== Provided entries
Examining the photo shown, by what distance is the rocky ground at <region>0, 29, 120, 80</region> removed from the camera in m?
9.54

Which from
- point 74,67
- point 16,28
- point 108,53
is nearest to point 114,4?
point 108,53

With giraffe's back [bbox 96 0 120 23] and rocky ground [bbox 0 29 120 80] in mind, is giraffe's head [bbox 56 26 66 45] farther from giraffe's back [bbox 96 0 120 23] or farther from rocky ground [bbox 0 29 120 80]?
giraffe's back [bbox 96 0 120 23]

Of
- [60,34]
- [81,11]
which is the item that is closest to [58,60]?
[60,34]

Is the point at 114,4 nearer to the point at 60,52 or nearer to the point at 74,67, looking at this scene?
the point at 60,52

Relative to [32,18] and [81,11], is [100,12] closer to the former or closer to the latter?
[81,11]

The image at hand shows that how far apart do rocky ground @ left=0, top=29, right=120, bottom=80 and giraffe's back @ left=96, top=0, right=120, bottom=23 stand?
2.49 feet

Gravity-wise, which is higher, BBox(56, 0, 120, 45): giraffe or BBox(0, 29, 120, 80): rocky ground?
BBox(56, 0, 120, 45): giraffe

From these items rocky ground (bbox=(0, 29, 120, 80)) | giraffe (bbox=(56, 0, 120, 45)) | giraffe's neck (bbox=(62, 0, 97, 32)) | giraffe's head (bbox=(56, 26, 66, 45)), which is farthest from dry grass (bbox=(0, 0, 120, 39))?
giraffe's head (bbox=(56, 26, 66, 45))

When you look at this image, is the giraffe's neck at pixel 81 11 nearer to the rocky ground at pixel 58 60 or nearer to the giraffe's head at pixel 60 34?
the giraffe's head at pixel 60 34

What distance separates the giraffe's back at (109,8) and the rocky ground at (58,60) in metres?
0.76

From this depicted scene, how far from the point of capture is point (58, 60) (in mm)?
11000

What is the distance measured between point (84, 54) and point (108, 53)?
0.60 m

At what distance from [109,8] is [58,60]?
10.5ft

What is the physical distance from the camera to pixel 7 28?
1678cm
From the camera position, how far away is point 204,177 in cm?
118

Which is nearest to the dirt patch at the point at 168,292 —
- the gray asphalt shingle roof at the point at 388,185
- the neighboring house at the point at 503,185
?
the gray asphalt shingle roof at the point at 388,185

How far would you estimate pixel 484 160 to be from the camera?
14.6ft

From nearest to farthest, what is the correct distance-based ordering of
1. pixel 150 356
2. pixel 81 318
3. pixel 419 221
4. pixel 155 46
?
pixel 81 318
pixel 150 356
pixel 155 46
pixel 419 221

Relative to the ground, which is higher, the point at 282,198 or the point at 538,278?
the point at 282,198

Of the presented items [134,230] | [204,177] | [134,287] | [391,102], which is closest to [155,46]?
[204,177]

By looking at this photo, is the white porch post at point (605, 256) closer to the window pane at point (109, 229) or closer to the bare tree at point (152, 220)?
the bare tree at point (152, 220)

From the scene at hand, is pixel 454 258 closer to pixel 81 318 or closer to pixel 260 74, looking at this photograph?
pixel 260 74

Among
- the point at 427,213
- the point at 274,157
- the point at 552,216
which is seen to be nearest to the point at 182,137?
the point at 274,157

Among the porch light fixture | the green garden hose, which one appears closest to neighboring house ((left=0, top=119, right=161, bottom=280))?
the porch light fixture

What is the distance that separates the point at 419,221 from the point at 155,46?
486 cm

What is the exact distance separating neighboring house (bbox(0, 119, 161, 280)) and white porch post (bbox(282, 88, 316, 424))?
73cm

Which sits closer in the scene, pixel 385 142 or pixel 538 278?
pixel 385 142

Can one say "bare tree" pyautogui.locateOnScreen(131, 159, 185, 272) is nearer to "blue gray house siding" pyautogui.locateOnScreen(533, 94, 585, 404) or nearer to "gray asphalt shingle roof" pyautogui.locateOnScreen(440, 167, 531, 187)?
====
* [Exercise instructions]: Lay out every line of the records above as a JSON list of strings, one string per line, with blank lines dropped.

* [Reply to the task]:
[
  "Examining the photo shown, by what distance is the rocky ground at <region>0, 29, 120, 80</region> removed from the camera in m?",
  "9.54",
  "Which from",
  "- point 74,67",
  "- point 16,28",
  "- point 108,53",
  "is nearest to point 114,4?",
  "point 108,53",
  "With giraffe's back [bbox 96 0 120 23] and rocky ground [bbox 0 29 120 80] in mind, is giraffe's head [bbox 56 26 66 45] farther from giraffe's back [bbox 96 0 120 23] or farther from rocky ground [bbox 0 29 120 80]?",
  "giraffe's back [bbox 96 0 120 23]",
  "Of",
  "- [60,34]",
  "- [81,11]",
  "which is the item that is closest to [58,60]?",
  "[60,34]",
  "Is the point at 114,4 nearer to the point at 60,52 or nearer to the point at 74,67, looking at this scene?",
  "the point at 60,52",
  "Relative to [32,18] and [81,11], is [100,12] closer to the former or closer to the latter?",
  "[81,11]",
  "The image at hand shows that how far apart do rocky ground @ left=0, top=29, right=120, bottom=80 and giraffe's back @ left=96, top=0, right=120, bottom=23 stand?",
  "2.49 feet",
  "Gravity-wise, which is higher, BBox(56, 0, 120, 45): giraffe or BBox(0, 29, 120, 80): rocky ground?",
  "BBox(56, 0, 120, 45): giraffe",
  "From these items rocky ground (bbox=(0, 29, 120, 80)) | giraffe (bbox=(56, 0, 120, 45)) | giraffe's neck (bbox=(62, 0, 97, 32)) | giraffe's head (bbox=(56, 26, 66, 45)), which is farthest from dry grass (bbox=(0, 0, 120, 39))?",
  "giraffe's head (bbox=(56, 26, 66, 45))",
  "When you look at this image, is the giraffe's neck at pixel 81 11 nearer to the rocky ground at pixel 58 60 or nearer to the giraffe's head at pixel 60 34?",
  "the giraffe's head at pixel 60 34",
  "What distance separates the giraffe's back at (109,8) and the rocky ground at (58,60) in metres?",
  "0.76",
  "From this depicted scene, how far from the point of capture is point (58, 60) (in mm)?",
  "11000",
  "What is the distance measured between point (84, 54) and point (108, 53)?",
  "0.60 m",
  "At what distance from [109,8] is [58,60]?",
  "10.5ft",
  "What is the physical distance from the camera to pixel 7 28?",
  "1678cm",
  "From the camera position, how far away is point 204,177 in cm?",
  "118",
  "Which is nearest to the dirt patch at the point at 168,292 —",
  "- the gray asphalt shingle roof at the point at 388,185",
  "- the neighboring house at the point at 503,185",
  "?",
  "the gray asphalt shingle roof at the point at 388,185",
  "How far would you estimate pixel 484 160 to be from the camera?",
  "14.6ft",
  "From nearest to farthest, what is the correct distance-based ordering of",
  "1. pixel 150 356",
  "2. pixel 81 318",
  "3. pixel 419 221",
  "4. pixel 155 46",
  "?",
  "pixel 81 318",
  "pixel 150 356",
  "pixel 155 46",
  "pixel 419 221",
  "Relative to the ground, which is higher, the point at 282,198 or the point at 538,278?",
  "the point at 282,198",
  "Of the presented items [134,230] | [204,177] | [134,287] | [391,102], which is closest to [155,46]?",
  "[204,177]",
  "By looking at this photo, is the white porch post at point (605, 256) closer to the window pane at point (109, 229) or closer to the bare tree at point (152, 220)?",
  "the bare tree at point (152, 220)",
  "From the scene at hand, is pixel 454 258 closer to pixel 81 318 or closer to pixel 260 74, looking at this photograph?",
  "pixel 260 74",
  "Among",
  "- the point at 427,213",
  "- the point at 274,157",
  "- the point at 552,216",
  "which is seen to be nearest to the point at 182,137?",
  "the point at 274,157",
  "Among the porch light fixture | the green garden hose, which one appears closest to neighboring house ((left=0, top=119, right=161, bottom=280))?",
  "the porch light fixture",
  "What is the distance that separates the point at 419,221 from the point at 155,46?",
  "486 cm",
  "What is the exact distance separating neighboring house (bbox(0, 119, 161, 280)) and white porch post (bbox(282, 88, 316, 424))?",
  "73cm",
  "Which sits closer in the scene, pixel 385 142 or pixel 538 278?",
  "pixel 385 142",
  "Can one say \"bare tree\" pyautogui.locateOnScreen(131, 159, 185, 272) is nearer to \"blue gray house siding\" pyautogui.locateOnScreen(533, 94, 585, 404) or nearer to \"gray asphalt shingle roof\" pyautogui.locateOnScreen(440, 167, 531, 187)?"
]